I’ve picked up a portfolio template and deployed it to Netlify. There’s also a Continuous Integration (CI) environment set up using GitHub Actions. To achieve that, two main actions are used:

The actions workflow is the following:

  1. Waits for Netlify to deploy and pass the output URL of the updated site to the next action.
  2. Action will wait for the main deployment after pushing to the main branch, using the Netlify API. In the case of creating a pull request, Netlify will deploy a preview with the URL related to the commit, hence the action will wait for that URL to be live.
  3. Then the pipeline runs Lighthouse-CI with configuration to match min 90 of Lighthouse scores for all categories.

Note: Netlify deploys a preview and disables crawling from bots on the server side with a related response header. To not fail on Lighthouse verification for the SEO category, for the preview case “is-crawlable” assert is disabled.

After running the initial build, LH-CI found several issues we have to address.

GitHub Action job : https://github.com/denar90/perfplanet-demo-2021/runs/4586771545?checksuitefocus=true

Report:

There is a lot going on:

  • Not optimized images
  • Missing descriptive text for links
  • Contrast ratio for colors
  • etc.

We are not going to optimize all the stuff but just address some of the issues to point out a few tips.

Image formats

The Portfolio theme uses Unsplash images. Using auto=format when querying unsplash images will deliver optimized images of next-gen format to the browser which supports it, read more at imigix docs.

Accessibility

  • When a link is an icon and it needs a discernible name: use an “aria-label” attribute.
  • Use better color contrast
  • Do not forget alt attributes

All together

All the changes are in one pull request:

PR: https://github.com/denar90/perfplanet-demo-2021/pull/1

GitHub Action job details: https://github.com/denar90/perfplanet-demo-2021/runs/4586928533?checksuitefocus=true

And the new Lighthouse report:

Now most of the issues are fixed and PR notifies us that we are all good. After merging the new changes we will have a good baseline for the initial site, so all following PR’s will fail in case of issues with degraded performance.
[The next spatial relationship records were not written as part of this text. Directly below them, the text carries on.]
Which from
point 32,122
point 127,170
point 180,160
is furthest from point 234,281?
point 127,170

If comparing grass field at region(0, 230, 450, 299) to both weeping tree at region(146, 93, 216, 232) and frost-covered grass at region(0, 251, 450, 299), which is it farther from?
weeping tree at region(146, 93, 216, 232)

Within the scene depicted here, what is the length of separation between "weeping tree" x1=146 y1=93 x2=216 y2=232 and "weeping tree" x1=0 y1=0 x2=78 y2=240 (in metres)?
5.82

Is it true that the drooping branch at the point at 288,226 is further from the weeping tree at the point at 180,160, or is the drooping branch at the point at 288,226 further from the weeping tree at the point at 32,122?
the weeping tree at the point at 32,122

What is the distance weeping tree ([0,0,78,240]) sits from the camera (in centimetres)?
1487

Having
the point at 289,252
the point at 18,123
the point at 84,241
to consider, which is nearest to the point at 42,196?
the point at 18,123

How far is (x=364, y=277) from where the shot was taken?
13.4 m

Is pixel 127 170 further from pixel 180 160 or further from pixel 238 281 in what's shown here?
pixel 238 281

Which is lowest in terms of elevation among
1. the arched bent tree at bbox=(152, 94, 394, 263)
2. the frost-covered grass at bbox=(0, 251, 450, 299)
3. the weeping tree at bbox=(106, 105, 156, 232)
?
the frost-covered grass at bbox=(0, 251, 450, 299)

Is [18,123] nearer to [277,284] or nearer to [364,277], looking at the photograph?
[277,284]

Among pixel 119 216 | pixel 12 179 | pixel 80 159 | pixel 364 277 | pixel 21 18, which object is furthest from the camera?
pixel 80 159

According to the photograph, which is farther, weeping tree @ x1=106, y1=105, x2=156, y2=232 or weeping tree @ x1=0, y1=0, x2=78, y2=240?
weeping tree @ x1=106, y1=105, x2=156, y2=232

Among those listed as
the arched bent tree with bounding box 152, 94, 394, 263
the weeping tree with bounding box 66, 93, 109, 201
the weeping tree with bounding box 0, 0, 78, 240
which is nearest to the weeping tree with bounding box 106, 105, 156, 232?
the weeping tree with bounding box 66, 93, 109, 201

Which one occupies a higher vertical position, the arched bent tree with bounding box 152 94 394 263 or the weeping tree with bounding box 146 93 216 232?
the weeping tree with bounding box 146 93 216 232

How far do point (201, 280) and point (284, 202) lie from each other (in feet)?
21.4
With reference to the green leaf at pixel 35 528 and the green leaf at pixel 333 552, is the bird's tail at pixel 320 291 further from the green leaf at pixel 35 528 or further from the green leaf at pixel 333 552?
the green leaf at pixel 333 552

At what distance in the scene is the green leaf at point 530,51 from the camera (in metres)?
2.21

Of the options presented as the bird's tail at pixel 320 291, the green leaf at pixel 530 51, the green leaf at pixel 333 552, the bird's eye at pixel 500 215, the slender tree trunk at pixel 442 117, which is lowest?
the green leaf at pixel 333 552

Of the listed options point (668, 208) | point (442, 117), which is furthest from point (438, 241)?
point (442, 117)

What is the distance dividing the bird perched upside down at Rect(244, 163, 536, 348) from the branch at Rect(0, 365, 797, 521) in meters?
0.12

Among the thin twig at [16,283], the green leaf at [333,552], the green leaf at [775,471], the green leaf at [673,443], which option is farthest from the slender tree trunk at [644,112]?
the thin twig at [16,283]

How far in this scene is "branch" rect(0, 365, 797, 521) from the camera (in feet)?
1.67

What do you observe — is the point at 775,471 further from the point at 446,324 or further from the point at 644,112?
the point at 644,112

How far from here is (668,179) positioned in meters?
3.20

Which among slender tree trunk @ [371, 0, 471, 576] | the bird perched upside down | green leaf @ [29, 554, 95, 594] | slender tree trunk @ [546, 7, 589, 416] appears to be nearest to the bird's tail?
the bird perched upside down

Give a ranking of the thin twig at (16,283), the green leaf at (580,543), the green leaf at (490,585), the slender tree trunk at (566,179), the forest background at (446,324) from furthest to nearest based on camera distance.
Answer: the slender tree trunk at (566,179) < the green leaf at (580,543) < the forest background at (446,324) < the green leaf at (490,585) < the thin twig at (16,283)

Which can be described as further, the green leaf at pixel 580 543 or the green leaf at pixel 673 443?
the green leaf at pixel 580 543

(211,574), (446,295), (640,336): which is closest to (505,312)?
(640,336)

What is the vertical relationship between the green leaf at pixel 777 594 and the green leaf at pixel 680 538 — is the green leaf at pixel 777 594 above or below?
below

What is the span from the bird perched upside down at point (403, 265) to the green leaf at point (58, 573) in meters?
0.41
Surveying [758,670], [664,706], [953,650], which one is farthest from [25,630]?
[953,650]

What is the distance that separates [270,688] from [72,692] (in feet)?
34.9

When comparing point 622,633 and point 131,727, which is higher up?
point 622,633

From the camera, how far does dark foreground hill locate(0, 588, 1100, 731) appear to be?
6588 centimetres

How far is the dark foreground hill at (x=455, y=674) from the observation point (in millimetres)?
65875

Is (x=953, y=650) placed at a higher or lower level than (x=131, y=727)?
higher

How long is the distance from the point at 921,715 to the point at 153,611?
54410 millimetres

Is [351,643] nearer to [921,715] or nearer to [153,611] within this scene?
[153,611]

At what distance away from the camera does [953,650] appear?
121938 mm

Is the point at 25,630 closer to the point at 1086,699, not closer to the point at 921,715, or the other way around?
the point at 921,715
All source code is in this GitHub repo in case you need a few more details.

Conclusion

This technique applies to any SSG you use for your site but can be tricky with a CDN provider. If you work with a different CDN provider, then you probably need to write custom logic to wait for the preview or live site to be deployed.

Parting word regarding RUM monitoring: if you are confident with Lab results, start with simple CWV RUM monitoring. It’s pretty easy to set up with Google Analytics.

There are a lot of chances for users to struggle with performance for various reasons. It’s proven by RUM results from all over the web. Issues can be either CPU overload or browser engine limitations. SSGs still have a lot of work to do to provide good performance out of the box and restrict users from messing it up. Keeping track of performance would deliver good user experience and keep your users happy. I’d suggest setting up synthetic monitoring for the Jamstack or any other site to have baseline metrics to keep the site performant. Hope this showcase will encourage and help you with monitoring your sites.